Common Blunders While Curling Your Hair
Styling your own hair is not as simple as it appears. When using hot tools, it’s easy to get into the habit of doing something that could be damaging your strands without even realizing it. Heat styling can be difficult even for professionals because it can easily result in breakage and damage. If you’ve ever curled your hair with a curling wand or iron, you’ve probably made some mistakes.
While the mistakes listed below aren’t the end of the world (or your hair), they’re not ones you want to make again.
Use a heat protectant
You should use a heat protectant on your hair before you use your hot tool of choice. A heat protectant adds a barrier between the tool and your strands to lock in moisture and battle frizz, reducing the damage caused by hot tools. They come in a variety of compositions, but sprays are the easiest to deal with and get the work done.
Increasing the heat
It’s tempting to set a curling wand’s temperature to the maximum setting. After all, the higher the temperature, the quicker your hair curls, right? Sure, but you’ll be causing damage to your locks as a result. Extreme damage can be caused by too much heat in a short period of time. Experts advise against using a heat tool with a temperature of 400 degrees, regardless of how thin or thick your hair is (the maximum on most tools).It’s best if you practice patience and give yourself more time. Therefore, you should always choose the best curling iron or wand with temperature control. A simple tip to remember is that if your hair starts to smoke, your tool is too hot.
Allowing the curls to fall naturally as soon as they are removed from the tool
Consider what you’ll do with the portion of hair you just curled when you remove it from the wand. Most of the time, you just let it fall to your shoulders and move on to the next area. That’s nice, but there’s a more efficient method. It will last better and come out stronger if you hold the curl up in the palm of your hand and let it cool that way. Depending on the effect you’re going for, you can hold it in your hand or gently pin it up until you’re finished.
Using the incorrect tool size
Curling wands come in a variety of shapes and sizes for a reason: different shapes generate varied results. If you desire loose curls but usually end up with tight curls after curling your hair, you’re definitely using the wrong size barrel. Choose a barrel with a diameter of one or two inches if you want loose curls. A.75-inch or one-inch barrel will give you tighter curls.

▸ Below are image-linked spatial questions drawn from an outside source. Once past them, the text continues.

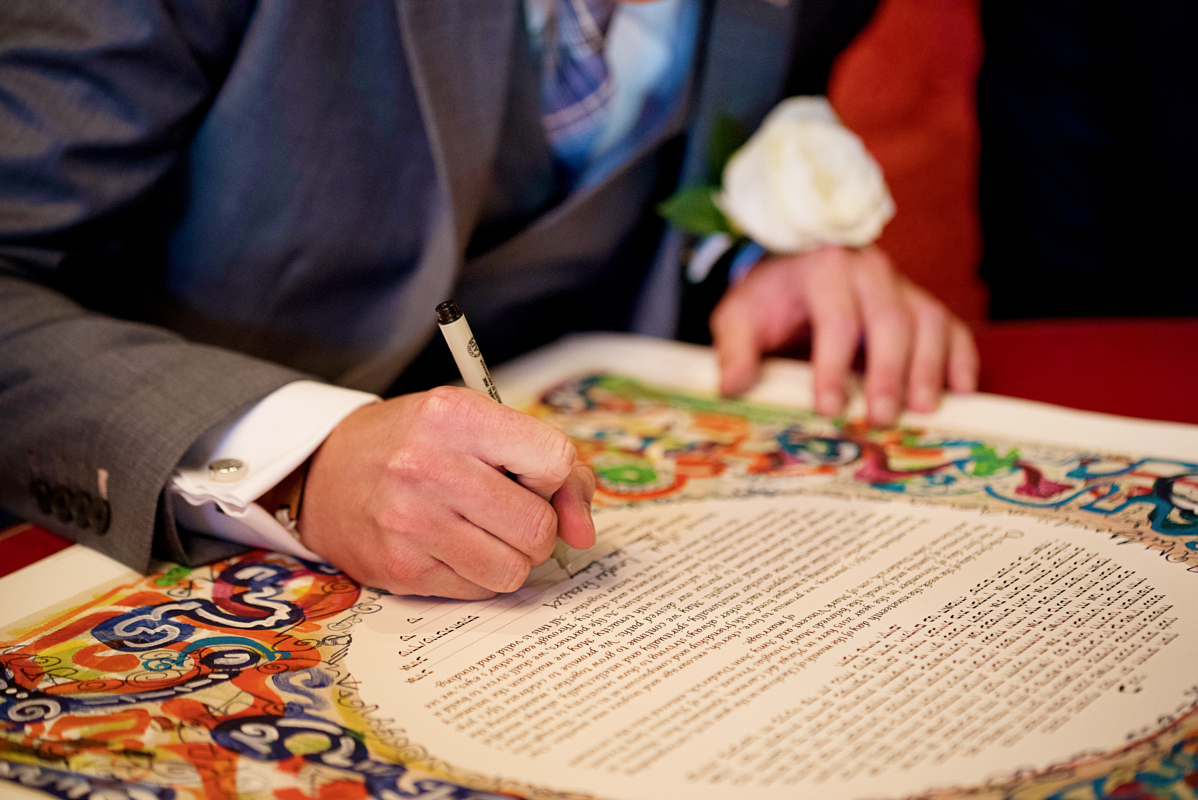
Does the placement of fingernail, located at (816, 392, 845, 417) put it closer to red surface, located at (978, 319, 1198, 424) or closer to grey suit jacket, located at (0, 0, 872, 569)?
red surface, located at (978, 319, 1198, 424)

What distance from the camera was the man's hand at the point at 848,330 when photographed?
2.48ft

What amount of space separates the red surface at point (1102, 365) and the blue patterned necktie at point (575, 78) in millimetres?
420

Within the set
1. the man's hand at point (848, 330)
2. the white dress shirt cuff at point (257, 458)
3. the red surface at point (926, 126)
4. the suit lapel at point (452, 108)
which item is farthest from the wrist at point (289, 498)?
the red surface at point (926, 126)

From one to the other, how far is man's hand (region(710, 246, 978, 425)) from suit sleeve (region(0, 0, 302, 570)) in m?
0.41

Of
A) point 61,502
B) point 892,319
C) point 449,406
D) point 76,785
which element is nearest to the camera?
point 76,785

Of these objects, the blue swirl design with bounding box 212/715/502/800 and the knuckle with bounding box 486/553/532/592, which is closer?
the blue swirl design with bounding box 212/715/502/800

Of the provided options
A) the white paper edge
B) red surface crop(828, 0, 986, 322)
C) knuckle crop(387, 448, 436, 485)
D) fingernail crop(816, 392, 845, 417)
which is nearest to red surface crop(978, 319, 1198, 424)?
the white paper edge

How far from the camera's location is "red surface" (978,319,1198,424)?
735 millimetres

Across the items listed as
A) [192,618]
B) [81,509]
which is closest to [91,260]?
[81,509]

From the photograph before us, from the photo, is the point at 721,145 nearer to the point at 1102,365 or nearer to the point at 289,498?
the point at 1102,365

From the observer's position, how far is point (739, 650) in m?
0.44

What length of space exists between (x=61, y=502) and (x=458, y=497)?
28 cm

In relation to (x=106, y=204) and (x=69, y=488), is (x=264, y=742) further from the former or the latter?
(x=106, y=204)

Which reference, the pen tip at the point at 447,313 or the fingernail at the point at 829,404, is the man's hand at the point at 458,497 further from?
the fingernail at the point at 829,404
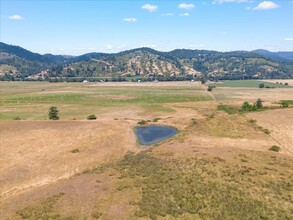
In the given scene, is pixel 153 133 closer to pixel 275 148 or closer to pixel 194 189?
pixel 275 148

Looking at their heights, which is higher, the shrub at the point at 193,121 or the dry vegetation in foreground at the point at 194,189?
the dry vegetation in foreground at the point at 194,189

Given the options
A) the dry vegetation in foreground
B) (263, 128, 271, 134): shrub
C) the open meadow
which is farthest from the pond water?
(263, 128, 271, 134): shrub

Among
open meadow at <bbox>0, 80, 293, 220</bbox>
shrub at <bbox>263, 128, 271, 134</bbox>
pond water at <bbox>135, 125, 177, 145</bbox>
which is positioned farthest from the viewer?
shrub at <bbox>263, 128, 271, 134</bbox>

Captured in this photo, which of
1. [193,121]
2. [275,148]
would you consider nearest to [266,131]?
[275,148]

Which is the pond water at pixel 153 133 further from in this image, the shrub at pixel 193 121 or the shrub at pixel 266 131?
the shrub at pixel 266 131

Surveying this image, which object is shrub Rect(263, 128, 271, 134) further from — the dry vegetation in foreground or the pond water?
the dry vegetation in foreground

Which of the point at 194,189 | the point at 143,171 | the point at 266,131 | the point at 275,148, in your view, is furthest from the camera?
the point at 266,131

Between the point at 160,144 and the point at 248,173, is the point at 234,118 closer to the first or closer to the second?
the point at 160,144

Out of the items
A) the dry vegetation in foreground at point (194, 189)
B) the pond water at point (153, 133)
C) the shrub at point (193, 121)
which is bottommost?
the pond water at point (153, 133)

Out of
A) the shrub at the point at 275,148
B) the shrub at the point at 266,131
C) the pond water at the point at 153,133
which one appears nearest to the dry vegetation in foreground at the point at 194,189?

Curling in the incorrect direction
It’s possible that you’re curling your hair in the wrong way if you never get the precise result you want. Curl your hair away from your face rather than towards it if you want a more beautiful, wavy look. Curl each part in the same way unless you want your curls to seem elegant and tight. Curl different areas of your curls in different ways to make them look natural.
Hairspray only at the end
When curling hair, many wait until they’re done before they use a spritz. They then spritz a torrent of hairspray all over the head. That will work, but if you want your curls to last, you’ll need to use hairspray all the way through the curling process.
This is particularly true if you have fine hair that struggles to hold a curl or if your hair is very soft after washing. Spray lightly with hair spray each time you put a segment around the barrel, then let it down.
Too much time spent with hair styling tool
Many individuals believe that the tighter the curl, the longer it will last. That may be true, but wrapping your hair around a hot hair curling iron for an extended period of time is tantamount to begging for it to burn off. If you leave your hair on the barrel for more than eight to ten seconds, your strands will be significantly damaged.